User:Rich Farmbrough/Disambig scripts

From Wikipedia, the free encyclopedia
Jump to navigation Jump to search

Scripting

Download the database.

Note these scripts work with the SQL databse dumps, not with the XML dumps.
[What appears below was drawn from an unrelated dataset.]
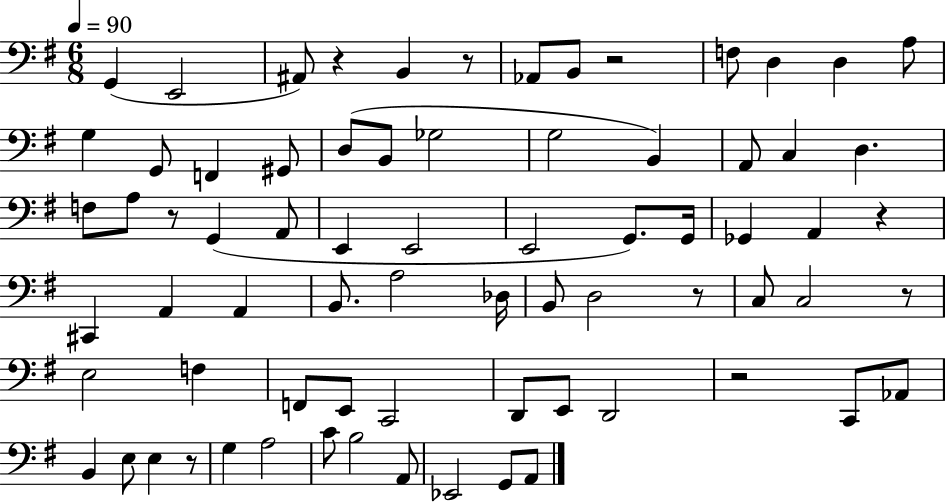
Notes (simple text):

G2/q E2/h A#2/e R/q B2/q R/e Ab2/e B2/e R/h F3/e D3/q D3/q A3/e G3/q G2/e F2/q G#2/e D3/e B2/e Gb3/h G3/h B2/q A2/e C3/q D3/q. F3/e A3/e R/e G2/q A2/e E2/q E2/h E2/h G2/e. G2/s Gb2/q A2/q R/q C#2/q A2/q A2/q B2/e. A3/h Db3/s B2/e D3/h R/e C3/e C3/h R/e E3/h F3/q F2/e E2/e C2/h D2/e E2/e D2/h R/h C2/e Ab2/e B2/q E3/e E3/q R/e G3/q A3/h C4/e B3/h A2/e Eb2/h G2/e A2/e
Create this perl script dab.pl



#!/usr/bin/perl

while (<>) {
	@lines=split /\[INSERT INTO \`cur\` VALUES \(|\d\'\),\(|\d\'\);\n/;
      foreach $line (@lines){
		$line =~ m/\d+,(\d+),'(.+?[^\\])','(.+?[^\\])','/;
		$space=$1;
		$name=$2;
		$text=$3;
            if ($space==0) {
			if ($text =~ m/\{\{disambig\}\}/){
				print $name, "\n";	
			}
			elsif ($text =~ m/\{\{msg:disambig\}\}/){
				print $name, "\n";	
			}
		}	
	}
}


run

perl dab.pl ddddddddd_cur_table.sql > dab.txt

Where dddddd is the appropriate date (Takes a few minutes, I didn't time it.)

then create countdab.pl



#!/usr/bin/perl
%dab=();
open (DAB,"dab.txt");
while (<DAB>){
	chomp();
	$dab{$_}=0;
}
$i=0;
while (<>) {
	@lines=split /\[INSERT INTO \`cur\` VALUES \(|\d\'\),\(|\d\'\);\n/;
      foreach $line (@lines){
		$line =~ m/\d+,(\d+),'(.+?[^\\])','(.+?[^\\])','/;
		if ($1==0){
			$_=$3;
			@links= /\[\[(.*?)(?:\||\]\])/g;

 			foreach $link (@links){
				if ( exists $dab{$link} ) {
					$dab{$link}++;
				}
			}
		}
	}
	
	print STDERR ".",++$i;
}
$i=0;
foreach $key (sort { $dab{$b} <=> $dab{$a} } keys %dab) {
  print "# [[", $key,"]] ([[Special:Whatlinkshere/",$key,"|links]] to ",$dab{$key}," articles)\n";
  if ($i++>200) {last;}
}


and run with something like

perl dabcount.pl dddddddddd_cur_table.sql > count.txt

where dddddddddd is the appropriate date. (takes about twenty minutes)

and you have your result. It's not perfect because it ignores nowiki, comments etc. but for a disambiguation league table it's good enough.